En 1666 Jean Rainard vit dans « une maison avec une grange au bout et un appentis y joignant ». Jacques Chatry, lui, est logé dans une maison d’une "chambre" (pièce).
En 1683, Catherine Chatry habite « une maison consistant en 3 petites chambres basses (pièces au rez-de-chaussée) avec les ruages en dépendant (abords immédiats), avec un petit toit (pour animaux), se montant 12 gaulées » (environ 180 m2) (12). Le forgetier Jacques Chatry habite au village dans une maison composée de 3 pièces, occupant avec le jardin et les accès 23 gaulées (environ 350 m2). Il en est de même pour Philippe Chatry (13). La 3e pièce servait très probablement de local pour une activité artisanale.
En 1702 Catherine Roussière occupe « une maison composée d’une chambre basse avec ses ruages contenant 12 gaulées » (14).
En 1751 la maison de Pierre Chatry est indiquée comme « maison portant plancher (étage) où je fais actuellement ma demeure avec 2 chambres chaque côté d’icelle maison et les ruages en dépendant contenant 6 gaulées » (environ 90 m2). S’y ajoutait une grange à foin et un toit à bestiaux sur 6 autres gaulées, un autre toit à cochons, une portion de grange en commun avec Pierre Loizeau, et un petit jardin de 4 gaulées (15).

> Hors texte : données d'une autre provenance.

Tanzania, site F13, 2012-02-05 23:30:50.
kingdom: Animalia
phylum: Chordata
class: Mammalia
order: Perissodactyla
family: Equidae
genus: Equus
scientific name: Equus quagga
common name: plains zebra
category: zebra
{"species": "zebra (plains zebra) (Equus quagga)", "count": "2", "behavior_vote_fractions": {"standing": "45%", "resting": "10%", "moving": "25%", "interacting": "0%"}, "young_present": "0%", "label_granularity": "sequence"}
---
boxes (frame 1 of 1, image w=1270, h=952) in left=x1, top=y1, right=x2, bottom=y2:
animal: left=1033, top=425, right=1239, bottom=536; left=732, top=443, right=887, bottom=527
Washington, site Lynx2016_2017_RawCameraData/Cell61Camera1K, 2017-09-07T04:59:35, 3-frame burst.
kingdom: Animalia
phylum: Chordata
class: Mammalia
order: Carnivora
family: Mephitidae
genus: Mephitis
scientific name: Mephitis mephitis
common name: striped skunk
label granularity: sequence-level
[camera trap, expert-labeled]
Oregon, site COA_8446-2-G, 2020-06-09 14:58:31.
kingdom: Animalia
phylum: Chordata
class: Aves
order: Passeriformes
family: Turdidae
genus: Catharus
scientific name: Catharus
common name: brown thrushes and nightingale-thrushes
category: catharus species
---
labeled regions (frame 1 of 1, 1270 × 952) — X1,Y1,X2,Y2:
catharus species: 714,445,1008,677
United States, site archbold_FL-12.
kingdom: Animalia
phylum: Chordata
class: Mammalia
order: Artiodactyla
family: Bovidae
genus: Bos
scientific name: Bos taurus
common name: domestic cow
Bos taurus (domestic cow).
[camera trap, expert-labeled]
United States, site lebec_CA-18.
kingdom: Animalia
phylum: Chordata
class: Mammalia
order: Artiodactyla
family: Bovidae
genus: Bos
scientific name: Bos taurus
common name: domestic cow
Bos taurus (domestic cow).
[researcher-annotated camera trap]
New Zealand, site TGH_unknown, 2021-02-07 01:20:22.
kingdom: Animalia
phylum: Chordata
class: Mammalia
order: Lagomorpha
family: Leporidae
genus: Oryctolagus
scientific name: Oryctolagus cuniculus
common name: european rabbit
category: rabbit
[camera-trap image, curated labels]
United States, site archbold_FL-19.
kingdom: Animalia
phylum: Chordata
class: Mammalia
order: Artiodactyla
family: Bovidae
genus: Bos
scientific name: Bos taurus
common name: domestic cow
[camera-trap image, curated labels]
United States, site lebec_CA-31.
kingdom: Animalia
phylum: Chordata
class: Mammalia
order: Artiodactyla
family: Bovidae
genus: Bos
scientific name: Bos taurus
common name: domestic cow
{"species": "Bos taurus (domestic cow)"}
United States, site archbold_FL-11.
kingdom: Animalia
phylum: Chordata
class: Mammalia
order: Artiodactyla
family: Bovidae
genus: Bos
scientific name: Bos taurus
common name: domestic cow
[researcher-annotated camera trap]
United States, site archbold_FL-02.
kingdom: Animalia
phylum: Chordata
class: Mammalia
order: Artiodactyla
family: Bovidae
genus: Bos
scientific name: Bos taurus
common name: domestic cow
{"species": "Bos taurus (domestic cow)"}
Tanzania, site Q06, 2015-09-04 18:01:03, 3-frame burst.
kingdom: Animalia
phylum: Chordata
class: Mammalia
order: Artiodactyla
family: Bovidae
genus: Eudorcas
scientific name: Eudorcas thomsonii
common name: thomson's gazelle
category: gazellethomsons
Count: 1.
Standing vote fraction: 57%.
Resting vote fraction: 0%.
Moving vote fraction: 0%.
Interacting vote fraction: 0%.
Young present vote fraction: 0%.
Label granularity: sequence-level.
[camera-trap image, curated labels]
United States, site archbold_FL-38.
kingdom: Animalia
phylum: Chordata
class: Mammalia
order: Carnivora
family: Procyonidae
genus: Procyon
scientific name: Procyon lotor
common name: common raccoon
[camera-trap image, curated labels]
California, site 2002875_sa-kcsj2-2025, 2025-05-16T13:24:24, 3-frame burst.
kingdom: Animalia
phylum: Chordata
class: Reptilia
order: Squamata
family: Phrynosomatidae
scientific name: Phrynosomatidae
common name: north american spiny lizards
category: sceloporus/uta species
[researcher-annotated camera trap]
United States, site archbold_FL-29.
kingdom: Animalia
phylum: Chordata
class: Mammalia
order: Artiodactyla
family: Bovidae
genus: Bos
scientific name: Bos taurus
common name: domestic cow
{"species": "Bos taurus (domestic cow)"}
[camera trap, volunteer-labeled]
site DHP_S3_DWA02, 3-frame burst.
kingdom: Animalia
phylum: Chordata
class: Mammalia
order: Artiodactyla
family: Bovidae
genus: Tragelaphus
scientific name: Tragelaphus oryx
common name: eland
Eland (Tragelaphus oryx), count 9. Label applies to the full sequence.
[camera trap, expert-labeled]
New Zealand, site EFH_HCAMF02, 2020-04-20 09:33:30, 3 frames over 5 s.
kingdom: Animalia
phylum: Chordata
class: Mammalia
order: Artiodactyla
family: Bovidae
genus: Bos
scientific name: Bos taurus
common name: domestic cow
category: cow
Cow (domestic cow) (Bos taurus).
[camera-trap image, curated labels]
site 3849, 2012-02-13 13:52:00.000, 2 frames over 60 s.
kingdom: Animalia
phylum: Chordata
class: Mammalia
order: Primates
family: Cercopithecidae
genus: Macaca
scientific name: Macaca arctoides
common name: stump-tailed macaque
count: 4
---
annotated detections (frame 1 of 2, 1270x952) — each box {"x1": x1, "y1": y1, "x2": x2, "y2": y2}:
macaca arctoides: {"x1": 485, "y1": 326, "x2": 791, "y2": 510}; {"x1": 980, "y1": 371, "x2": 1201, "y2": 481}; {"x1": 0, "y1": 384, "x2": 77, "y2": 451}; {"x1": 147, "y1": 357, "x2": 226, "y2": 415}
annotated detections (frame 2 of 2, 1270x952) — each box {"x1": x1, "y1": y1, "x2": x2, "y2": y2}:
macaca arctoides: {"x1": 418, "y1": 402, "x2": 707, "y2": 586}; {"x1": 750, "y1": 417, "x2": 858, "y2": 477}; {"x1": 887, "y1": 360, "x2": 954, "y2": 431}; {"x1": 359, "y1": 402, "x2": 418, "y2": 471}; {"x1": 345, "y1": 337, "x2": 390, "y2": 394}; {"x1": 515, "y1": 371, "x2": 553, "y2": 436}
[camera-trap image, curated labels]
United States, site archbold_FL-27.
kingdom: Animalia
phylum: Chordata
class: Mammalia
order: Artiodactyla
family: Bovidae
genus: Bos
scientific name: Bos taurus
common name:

Cette situation des maisons au bord de la route de Chavagnes, fut une malchance pour ses habitants pendant la guerre de Vendée, tout comme pour la Bergeonnière voisine. René Chatry, âgé d'environ 62 ans, du village de la Forêt, a été tué par les républicains, le 8 février 1794 (2e registre clandestin d’état-civil, vue 18). C’était la période des colonnes infernales.

La rapacité des hommes de loi en 1702


Village de la Forêt en 2018
Il arrive que la lecture des déclarations roturières donne un détail intéressant à étudier de près. C’est ce qui nous est arrivé à la Forêt Loriau. Ainsi, en 1702, Pierre Basty, meunier demeurant dans ce village, rendit une déclaration roturière au seigneur de Languiller, au nom d’une de ses voisines (16). Celle-ci s’appelait Catherine Roussière, était « mineure demeurée » (moins de 25 ans et déficiente mentale), et orpheline de ses père et mère. François Basty déclara au seigneur de Languiller tenir au nom et « comme bienveillant aux droits de Catherine Roussière ». La jeune fille appartenait aux familles You et Chatry du village, et on est étonné que son voisin tienne ici un rôle de tuteur judiciaire, à moins que lui aussi ait été apparenté aux You ou Chatry. Ce rôle de tuteur était indispensable à l’égard d’une mineure orpheline, de sexe féminin et qui plus est « demeurée ». C’est dire si elle manquait de capacité juridique. Son père, mort à Saint-André le 4 janvier 1689 (vue 99 sur le registre paroissial accessible sur le site internet des Archives de la Vendée), était originaire de Chavagnes-en-Paillers. Il s’était marié à Saint-André le 12 février 1676 (vue 3) avec Jeanne You, fille de Catherine Chatry et de Jacques You. Ce qui est intéressant de noter ici, c’est que pour tenir le rôle officiel de tuteur dans un acte juridique concernant la propriété, les notaires de Saint-Fulgent et la société de l’époque dans la région n’éprouvaient pas le besoin de se référer à la législation, c'est-à-dire aux règles de l’État. Non pas qu’elles n’existaient pas en ce domaine, mais on s’en passait en pratique. Nous verrons plus loin pourquoi.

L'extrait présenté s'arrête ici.